Goal 1 -
Convert lines of the listing into a JSON list of strings, one string per line, starting with the line containing "How far does" and going on through the line containing "Answer: point 251,101". Drop blank lines and leave the pictures out of the answer.

[START OF Given text]

Michael J. Swart

July 20, 2017

SQL Server UPSERT Patterns and Antipatterns

Filed under: Miscelleaneous SQL,SQLServerPedia Syndication,Technical Articles — Michael J. Swart @ 11:34 am
Upsert Patterns and Antipatterns
Good ways and bad ways to update or insert rows

In 2015, Postgres added support for ON CONFLICT DO UPDATE to their INSERT statements. Their docs say that using this syntax guarantees an atomic INSERT or UPDATE outcome; one of those two outcomes is guaranteed, even under high concurrency.

Now, that is one amazing feature isn’t it? Postgres worked really hard to include that feature and kudos to them. I would trade ten features like stretch db for one feature like this. It makes a very common use case simple. And it takes away the awkwardness from the developer.

But if you work with SQL Server, the awkwardness remains and you have to take care of doing UPSERT correctly under high concurrency.

Easy things should be easy

I wrote a post in 2011 called Mythbusting: Concurrent Update/Insert Solutions. But since then, I learned new things, and people have suggested new UPSERT methods. I wanted to bring all those ideas together on one page. Something definitive that I can link to in the future.

The Setup

I’m going consider multiple definitions of a procedure called s_AccountDetails_Upsert. The procedure will attempt to perform an UPDATE or INSERT to this table:

CREATE TABLE dbo.AccountDetails
(
    Email NVARCHAR(400) NOT NULL CONSTRAINT PK_AccountDetails PRIMARY KEY,
    Created DATETIME NOT NULL DEFAULT GETUTCDATE(),
    Etc NVARCHAR(MAX)
);

Then I’m going to test each definition by using a tool like SQL Query Stress to run this code

declare @rand float = rand() + DATEPART( second, getdate() );
declare @Email nvarchar(330) = cast( cast( @rand * 100 as int) as nvarchar(100) ) + '@somewhere.com';
declare @Etc nvarchar(max) = cast( newid() as nvarchar(max) );
exec dbo.s_AccountDetails_Upsert @Email, @Etc;

Antipattern: Vanilla Solution

If you don’t care about concurrency, this is a simple implementation. Nothing fancy here:

CREATE PROCEDURE s_AccountDetails_Upsert ( @Email nvarchar(4000), @Etc nvarchar(max) )

[END OF Given text]
[START OF The records]

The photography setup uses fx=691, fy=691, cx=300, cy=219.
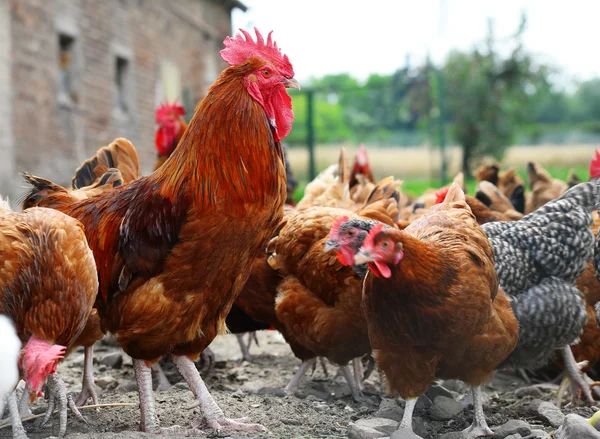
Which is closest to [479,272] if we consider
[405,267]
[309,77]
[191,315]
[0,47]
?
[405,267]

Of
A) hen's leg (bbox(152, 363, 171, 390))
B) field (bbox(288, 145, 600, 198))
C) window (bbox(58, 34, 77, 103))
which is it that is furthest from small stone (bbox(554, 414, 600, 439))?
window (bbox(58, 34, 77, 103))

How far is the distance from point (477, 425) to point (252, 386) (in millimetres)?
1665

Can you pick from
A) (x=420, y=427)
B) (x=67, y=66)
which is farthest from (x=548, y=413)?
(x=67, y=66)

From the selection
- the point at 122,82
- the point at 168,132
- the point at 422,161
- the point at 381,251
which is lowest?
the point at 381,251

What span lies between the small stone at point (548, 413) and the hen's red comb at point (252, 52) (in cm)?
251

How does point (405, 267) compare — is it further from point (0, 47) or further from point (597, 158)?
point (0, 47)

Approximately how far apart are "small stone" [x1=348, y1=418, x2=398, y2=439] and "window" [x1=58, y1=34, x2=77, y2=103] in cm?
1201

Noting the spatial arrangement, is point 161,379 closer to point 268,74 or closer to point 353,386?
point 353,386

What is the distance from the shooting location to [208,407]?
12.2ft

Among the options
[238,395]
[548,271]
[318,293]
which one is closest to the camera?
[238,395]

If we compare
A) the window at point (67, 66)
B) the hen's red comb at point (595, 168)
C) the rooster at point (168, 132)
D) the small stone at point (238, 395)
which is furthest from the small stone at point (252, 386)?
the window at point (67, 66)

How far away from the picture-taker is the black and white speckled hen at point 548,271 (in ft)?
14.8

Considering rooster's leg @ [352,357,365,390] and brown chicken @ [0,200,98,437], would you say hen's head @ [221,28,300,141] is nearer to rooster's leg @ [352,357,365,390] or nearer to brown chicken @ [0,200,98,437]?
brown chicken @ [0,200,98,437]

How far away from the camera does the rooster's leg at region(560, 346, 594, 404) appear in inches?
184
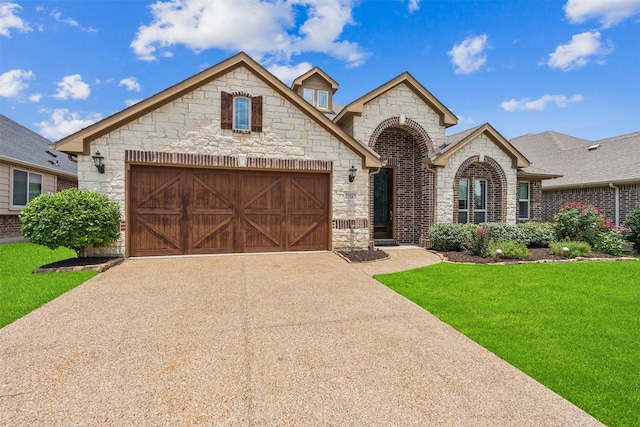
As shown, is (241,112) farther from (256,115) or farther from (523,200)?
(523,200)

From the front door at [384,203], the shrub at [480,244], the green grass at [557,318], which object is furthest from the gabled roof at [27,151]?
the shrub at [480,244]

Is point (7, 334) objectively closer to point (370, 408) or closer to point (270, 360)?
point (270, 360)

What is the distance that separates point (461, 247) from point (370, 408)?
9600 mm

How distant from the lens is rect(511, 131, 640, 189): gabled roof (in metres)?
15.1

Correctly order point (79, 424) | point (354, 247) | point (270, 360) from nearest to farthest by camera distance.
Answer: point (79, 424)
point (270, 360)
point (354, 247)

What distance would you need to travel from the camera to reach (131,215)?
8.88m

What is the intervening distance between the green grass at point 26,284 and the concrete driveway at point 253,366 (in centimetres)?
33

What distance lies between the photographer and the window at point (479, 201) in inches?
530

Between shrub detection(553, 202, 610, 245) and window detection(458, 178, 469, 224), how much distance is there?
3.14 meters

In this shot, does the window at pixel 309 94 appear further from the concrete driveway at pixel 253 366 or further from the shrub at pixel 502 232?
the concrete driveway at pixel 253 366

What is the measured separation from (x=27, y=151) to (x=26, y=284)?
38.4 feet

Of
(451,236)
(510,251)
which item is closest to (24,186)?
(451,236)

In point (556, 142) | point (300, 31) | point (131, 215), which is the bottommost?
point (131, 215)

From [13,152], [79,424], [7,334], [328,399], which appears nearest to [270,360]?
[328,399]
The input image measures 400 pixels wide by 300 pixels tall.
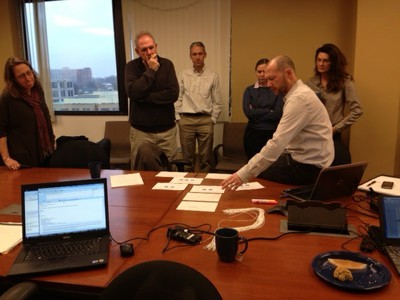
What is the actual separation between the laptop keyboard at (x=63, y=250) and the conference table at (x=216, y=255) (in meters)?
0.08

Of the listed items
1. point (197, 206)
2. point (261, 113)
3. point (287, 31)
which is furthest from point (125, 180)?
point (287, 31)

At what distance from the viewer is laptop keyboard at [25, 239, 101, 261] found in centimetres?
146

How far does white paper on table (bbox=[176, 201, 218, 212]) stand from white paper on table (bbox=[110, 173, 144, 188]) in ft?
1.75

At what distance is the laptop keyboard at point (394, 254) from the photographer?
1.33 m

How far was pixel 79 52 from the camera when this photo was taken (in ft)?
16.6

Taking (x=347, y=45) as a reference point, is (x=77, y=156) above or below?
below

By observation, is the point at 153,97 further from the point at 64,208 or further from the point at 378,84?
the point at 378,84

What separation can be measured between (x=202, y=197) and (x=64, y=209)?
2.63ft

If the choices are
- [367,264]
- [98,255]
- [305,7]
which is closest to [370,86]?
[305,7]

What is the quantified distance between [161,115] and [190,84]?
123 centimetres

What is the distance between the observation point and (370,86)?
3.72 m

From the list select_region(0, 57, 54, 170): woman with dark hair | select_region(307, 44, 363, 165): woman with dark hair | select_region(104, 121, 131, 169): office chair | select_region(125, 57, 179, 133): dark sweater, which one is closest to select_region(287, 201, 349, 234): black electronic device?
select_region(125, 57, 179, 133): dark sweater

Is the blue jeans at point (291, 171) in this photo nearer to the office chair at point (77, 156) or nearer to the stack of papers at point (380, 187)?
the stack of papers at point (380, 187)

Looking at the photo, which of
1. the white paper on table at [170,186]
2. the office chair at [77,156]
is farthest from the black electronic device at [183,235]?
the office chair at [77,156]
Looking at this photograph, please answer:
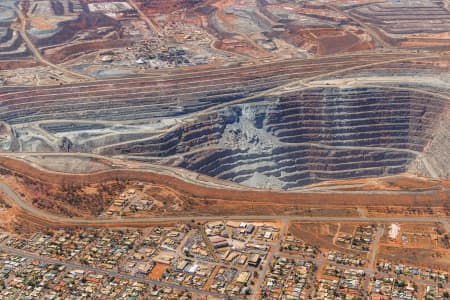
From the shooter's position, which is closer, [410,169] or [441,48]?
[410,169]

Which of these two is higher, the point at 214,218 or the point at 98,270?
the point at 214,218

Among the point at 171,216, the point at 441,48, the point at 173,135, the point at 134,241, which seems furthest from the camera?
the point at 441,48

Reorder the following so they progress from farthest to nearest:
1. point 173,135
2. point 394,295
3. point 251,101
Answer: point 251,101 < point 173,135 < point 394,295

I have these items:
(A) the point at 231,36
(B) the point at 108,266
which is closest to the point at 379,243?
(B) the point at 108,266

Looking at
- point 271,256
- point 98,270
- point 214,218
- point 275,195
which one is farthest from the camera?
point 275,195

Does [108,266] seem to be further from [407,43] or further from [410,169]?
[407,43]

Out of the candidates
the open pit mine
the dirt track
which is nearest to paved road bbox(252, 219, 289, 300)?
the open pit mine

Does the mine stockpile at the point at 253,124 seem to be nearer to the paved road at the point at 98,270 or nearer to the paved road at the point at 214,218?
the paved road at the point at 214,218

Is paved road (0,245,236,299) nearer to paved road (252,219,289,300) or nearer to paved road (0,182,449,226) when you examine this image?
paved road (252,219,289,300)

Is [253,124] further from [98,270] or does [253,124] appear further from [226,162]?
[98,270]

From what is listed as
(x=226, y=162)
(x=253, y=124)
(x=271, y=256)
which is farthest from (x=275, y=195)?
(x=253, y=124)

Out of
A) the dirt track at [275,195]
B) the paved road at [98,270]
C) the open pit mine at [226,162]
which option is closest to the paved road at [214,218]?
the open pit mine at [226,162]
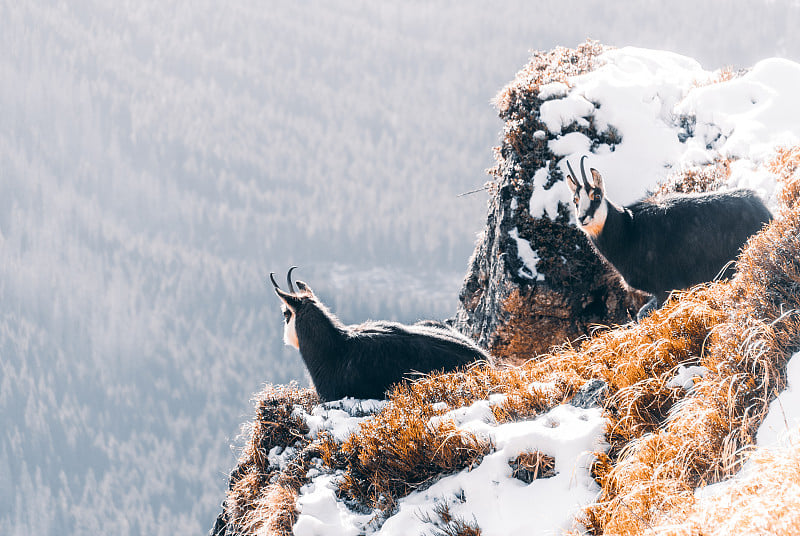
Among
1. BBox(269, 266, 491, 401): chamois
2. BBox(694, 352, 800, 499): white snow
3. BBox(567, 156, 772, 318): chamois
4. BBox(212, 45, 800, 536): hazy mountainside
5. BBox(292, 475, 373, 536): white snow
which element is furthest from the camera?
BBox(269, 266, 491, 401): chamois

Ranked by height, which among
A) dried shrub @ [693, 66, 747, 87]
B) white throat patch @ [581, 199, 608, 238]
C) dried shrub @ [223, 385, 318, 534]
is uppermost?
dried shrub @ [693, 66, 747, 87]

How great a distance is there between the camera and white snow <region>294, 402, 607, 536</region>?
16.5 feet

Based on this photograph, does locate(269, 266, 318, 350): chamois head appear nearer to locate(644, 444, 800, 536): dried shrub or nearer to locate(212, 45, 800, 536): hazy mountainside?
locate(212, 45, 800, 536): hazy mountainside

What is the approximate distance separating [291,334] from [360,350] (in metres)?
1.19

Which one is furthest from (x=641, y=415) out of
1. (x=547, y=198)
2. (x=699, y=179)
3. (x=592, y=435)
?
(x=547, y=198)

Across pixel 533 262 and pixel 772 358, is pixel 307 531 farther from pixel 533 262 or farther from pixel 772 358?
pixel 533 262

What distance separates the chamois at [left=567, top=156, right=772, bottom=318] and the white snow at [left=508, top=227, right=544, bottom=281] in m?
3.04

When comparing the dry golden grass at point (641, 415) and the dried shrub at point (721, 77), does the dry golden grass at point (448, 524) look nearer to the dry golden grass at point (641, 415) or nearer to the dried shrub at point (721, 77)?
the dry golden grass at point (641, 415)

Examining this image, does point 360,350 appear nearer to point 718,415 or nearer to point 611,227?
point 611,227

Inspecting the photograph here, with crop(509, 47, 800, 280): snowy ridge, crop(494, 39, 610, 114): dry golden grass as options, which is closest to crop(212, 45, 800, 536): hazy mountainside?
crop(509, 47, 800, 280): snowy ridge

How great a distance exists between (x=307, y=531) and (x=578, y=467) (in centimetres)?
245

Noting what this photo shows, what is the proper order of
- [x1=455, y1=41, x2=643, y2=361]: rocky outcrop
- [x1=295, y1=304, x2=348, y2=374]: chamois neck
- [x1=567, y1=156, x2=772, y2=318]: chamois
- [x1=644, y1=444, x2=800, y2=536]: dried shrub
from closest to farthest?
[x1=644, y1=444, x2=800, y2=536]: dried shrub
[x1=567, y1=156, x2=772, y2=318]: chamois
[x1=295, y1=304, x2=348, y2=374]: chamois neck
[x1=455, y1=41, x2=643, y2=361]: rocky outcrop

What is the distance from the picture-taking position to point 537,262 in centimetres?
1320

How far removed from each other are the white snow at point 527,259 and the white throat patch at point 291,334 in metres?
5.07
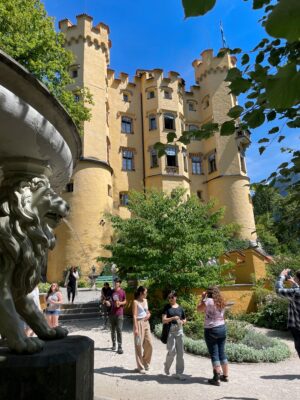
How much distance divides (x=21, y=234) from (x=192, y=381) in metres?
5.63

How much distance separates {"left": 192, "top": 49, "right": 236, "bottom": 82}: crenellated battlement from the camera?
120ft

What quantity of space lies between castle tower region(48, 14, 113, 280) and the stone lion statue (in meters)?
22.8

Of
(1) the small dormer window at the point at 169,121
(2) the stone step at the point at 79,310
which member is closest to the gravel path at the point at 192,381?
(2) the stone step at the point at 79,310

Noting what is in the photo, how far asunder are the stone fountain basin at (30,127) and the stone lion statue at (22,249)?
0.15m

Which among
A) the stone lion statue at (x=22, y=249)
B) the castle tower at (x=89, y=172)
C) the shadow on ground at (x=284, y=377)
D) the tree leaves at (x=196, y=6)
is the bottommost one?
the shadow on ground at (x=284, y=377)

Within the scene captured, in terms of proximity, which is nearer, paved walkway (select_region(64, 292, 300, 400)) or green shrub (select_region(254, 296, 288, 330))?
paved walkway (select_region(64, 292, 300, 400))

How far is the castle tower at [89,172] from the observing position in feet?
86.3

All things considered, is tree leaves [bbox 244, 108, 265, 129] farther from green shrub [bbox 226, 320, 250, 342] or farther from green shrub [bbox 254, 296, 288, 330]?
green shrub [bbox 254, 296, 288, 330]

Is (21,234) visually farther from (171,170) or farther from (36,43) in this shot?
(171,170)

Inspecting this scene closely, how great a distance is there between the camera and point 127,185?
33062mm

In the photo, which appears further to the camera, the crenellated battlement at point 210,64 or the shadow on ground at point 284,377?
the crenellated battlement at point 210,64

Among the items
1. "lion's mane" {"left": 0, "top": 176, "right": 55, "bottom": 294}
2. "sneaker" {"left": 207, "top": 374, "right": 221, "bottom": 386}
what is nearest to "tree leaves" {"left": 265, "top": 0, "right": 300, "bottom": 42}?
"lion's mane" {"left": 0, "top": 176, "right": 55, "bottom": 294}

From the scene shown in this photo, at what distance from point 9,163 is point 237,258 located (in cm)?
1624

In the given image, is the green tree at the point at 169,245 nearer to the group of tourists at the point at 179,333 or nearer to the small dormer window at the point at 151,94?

[END OF The records]

Goal 2 -
Reproduce the passage of the SQL Server upsert article starting with "July 20, 2017" and going on through "correctly under high concurrency.", substituting "PostgreSQL" for "Postgres".

Exercise result 1 -
[
  "How far does white paper on table (bbox=[176, 201, 218, 212]) stand from white paper on table (bbox=[110, 173, 144, 188]) in ft?",
  "1.75",
  "At what distance is the laptop keyboard at point (394, 254) from the photographer?",
  "1.33 m",
  "How far was pixel 79 52 from the camera when this photo was taken (in ft)?",
  "16.6",
  "Taking (x=347, y=45) as a reference point, is (x=77, y=156) above or below?",
  "below",
  "By observation, is the point at 153,97 further from the point at 64,208 or further from the point at 378,84?",
  "the point at 378,84",
  "What separation can be measured between (x=202, y=197) and (x=64, y=209)?",
  "2.63ft",
  "If the choices are",
  "- [367,264]",
  "- [98,255]",
  "- [305,7]",
  "which is closest to [370,86]?",
  "[305,7]",
  "What is the quantified distance between [161,115] and [190,84]?",
  "123 centimetres",
  "What is the distance between the observation point and (370,86)?",
  "3.72 m",
  "From the list select_region(0, 57, 54, 170): woman with dark hair | select_region(307, 44, 363, 165): woman with dark hair | select_region(104, 121, 131, 169): office chair | select_region(125, 57, 179, 133): dark sweater, which one is closest to select_region(287, 201, 349, 234): black electronic device?",
  "select_region(125, 57, 179, 133): dark sweater",
  "Is the blue jeans at point (291, 171) in this photo nearer to the office chair at point (77, 156) or nearer to the stack of papers at point (380, 187)?",
  "the stack of papers at point (380, 187)",
  "Looking at the photo, which of",
  "1. the white paper on table at [170,186]",
  "2. the office chair at [77,156]",
  "is farthest from the black electronic device at [183,235]?",
  "the office chair at [77,156]",
  "Looking at this photograph, please answer:",
  "From the shooter's position, which is closer, [410,169] or [441,48]?",
  "[410,169]",
  "Which of these two is higher, the point at 214,218 or the point at 98,270?",
  "the point at 214,218",
  "Among the point at 171,216, the point at 441,48, the point at 173,135, the point at 134,241, which seems furthest from the camera?",
  "the point at 441,48",
  "Reorder the following so they progress from farthest to nearest:",
  "1. point 173,135",
  "2. point 394,295",
  "3. point 251,101",
  "Answer: point 251,101 < point 173,135 < point 394,295"
]

Exercise result 2 -
July 20, 2017

SQL Server UPSERT Patterns and Antipatterns

Filed under: Miscelleaneous SQL,SQLServerPedia Syndication,Technical Articles — Michael J. Swart @ 11:34 am
Upsert Patterns and Antipatterns
Good ways and bad ways to update or insert rows

In 2015, PostgreSQL added support for ON CONFLICT DO UPDATE to their INSERT statements. Their docs say that using this syntax guarantees an atomic INSERT or UPDATE outcome; one of those two outcomes is guaranteed, even under high concurrency.

Now, that is one amazing feature isn’t it? PostgreSQL worked really hard to include that feature and kudos to them. I would trade ten features like stretch db for one feature like this. It makes a very common use case simple. And it takes away the awkwardness from the developer.

But if you work with SQL Server, the awkwardness remains and you have to take care of doing UPSERT correctly under high concurrency.